Here are some remarks for anybody who wants to investigate the
problem of Learned world-models with hardcoded pieces—hope they
will be useful.
My main message is that when thinking about this problem, you should
be very aware that there are fashions in AI research. The current
fashion is all about ML, about creating learned world models. In the
most extreme expression of this fashion, represented by the essay the
bitter
lesson,
even the act of hand-coding some useful prior for the learned world
model is viewed with suspicion. It is viewed as domain-specific or benchmark-specific
tweaking that will not teach us anything about making the next big ML
breakthrough.
Fashion used to be different: there were times when AI pioneers built
robots with fully hardcoded world models and were very proud of it.

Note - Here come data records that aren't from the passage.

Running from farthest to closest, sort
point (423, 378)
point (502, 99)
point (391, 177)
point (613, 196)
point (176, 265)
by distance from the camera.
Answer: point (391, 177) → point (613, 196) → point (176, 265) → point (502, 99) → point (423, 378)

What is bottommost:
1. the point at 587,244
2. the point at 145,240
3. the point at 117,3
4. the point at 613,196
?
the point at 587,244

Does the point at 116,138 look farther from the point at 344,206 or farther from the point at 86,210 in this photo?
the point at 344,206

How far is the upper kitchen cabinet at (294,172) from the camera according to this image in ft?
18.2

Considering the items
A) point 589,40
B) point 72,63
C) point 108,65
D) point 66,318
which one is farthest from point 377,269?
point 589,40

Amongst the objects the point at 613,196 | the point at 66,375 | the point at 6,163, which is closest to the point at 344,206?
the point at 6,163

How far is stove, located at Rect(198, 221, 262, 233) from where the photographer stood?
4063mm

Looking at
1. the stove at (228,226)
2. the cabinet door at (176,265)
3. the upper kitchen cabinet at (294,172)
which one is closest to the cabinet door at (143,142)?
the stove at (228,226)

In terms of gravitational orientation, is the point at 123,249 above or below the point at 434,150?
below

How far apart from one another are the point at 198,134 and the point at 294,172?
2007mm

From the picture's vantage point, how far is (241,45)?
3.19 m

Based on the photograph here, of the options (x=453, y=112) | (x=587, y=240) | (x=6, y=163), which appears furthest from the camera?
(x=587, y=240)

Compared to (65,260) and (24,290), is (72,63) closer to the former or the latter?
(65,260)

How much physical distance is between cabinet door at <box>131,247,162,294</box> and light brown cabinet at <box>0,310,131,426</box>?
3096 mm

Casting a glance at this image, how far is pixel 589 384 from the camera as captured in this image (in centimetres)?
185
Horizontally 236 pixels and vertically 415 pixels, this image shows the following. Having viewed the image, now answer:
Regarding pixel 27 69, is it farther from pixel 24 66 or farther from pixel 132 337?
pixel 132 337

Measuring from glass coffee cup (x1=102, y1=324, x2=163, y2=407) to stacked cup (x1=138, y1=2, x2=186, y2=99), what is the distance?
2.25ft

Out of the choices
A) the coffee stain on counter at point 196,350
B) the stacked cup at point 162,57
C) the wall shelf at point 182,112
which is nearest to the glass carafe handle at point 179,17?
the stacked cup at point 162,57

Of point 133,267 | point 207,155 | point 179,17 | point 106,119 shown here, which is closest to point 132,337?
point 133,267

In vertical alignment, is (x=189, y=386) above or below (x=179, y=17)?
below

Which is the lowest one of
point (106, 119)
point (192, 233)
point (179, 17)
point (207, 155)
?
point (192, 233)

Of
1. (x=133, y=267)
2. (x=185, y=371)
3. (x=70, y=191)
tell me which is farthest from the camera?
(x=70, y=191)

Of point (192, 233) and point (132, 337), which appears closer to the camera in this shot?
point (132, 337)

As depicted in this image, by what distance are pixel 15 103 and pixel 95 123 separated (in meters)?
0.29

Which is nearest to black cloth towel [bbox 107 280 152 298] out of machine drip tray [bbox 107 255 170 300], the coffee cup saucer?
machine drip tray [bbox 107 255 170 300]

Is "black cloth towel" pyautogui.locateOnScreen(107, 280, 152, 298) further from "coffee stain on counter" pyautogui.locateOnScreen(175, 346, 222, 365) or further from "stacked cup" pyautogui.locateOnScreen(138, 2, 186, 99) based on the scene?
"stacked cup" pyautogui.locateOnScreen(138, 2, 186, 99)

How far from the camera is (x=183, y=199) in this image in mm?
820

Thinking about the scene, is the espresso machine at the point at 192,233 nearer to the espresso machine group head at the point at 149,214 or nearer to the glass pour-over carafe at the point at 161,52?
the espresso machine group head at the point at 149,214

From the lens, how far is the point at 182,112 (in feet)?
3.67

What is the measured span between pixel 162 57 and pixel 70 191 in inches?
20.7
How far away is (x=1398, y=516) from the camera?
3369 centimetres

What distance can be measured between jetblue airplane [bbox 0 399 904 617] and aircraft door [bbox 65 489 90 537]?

Hardcoding parts of the world model never went out of fashion in the
applied AI and cyber-physical systems community, e.g. with people who
build actual industrial robots, and people who want to build safe
self-driving cars.
Now, you are saying that My default presumption is that our AGIs will
learn a world-model from scratch, i.e. learn their full world model from
scratch. In this, you are following the
prevailing fashion in theoretical (as opposed to applied) ML. But if
you follow that fashion it will blind you to a whole class of
important solutions for building learned world models with hardcoded
pieces.
It is very easy, an almost routine software engineering task, to build
predictive world models that combine both hardcoded and learned
pieces. One example of building such a model is to implement it as a
Bayesian network or a Causal graph. The key thing to note here is that
each single probability distribution/table for each graph node (each
structural function in case of a causal graph) might be produced
either by machine learning from a training set, or simply be
hard-coded by the programmer. See my sequence counterfactual
planning for some
examples of the design freedom this creates in adding safety features
to an AGI agent’s world model.
Good luck with your further research! Feel free to reach out if you
want to discusses this problem of mixed-mode model construction
further.
Now, you are saying that My default presumption is that our AGIs will learn a world-model from scratch, i.e. learn their full world model from scratch. In this, you are following the prevailing fashion in theoretical (as opposed to applied) ML. But if you follow that fashion it will blind you to a whole class of important solutions for building learned world models with hardcoded pieces.
Just FYI, for me personally this presumption comes from my trying to understand human brain algorithms, on the theory that people could plausibly build AGIs using similar algorithms. After all, that’s definitely a possible way to build AGI, and a lot of people are trying to do that as we speak. I think the world-model exists in the cortex, and I think that the cortex is initialized from random weights (or something equivalent). See discussion of “learning-from-scratch-ism” here.
there were times when AI pioneers built robots with fully hardcoded world models and were very proud of it.
So, the AI pioneers wrote into their source code whether each door in the building is open or closed? And if a door is closed when the programmer expected it to be open, then the robot would just slam right into the closed door?? That doesn’t seem like something to be proud of! Or am I misunderstanding you?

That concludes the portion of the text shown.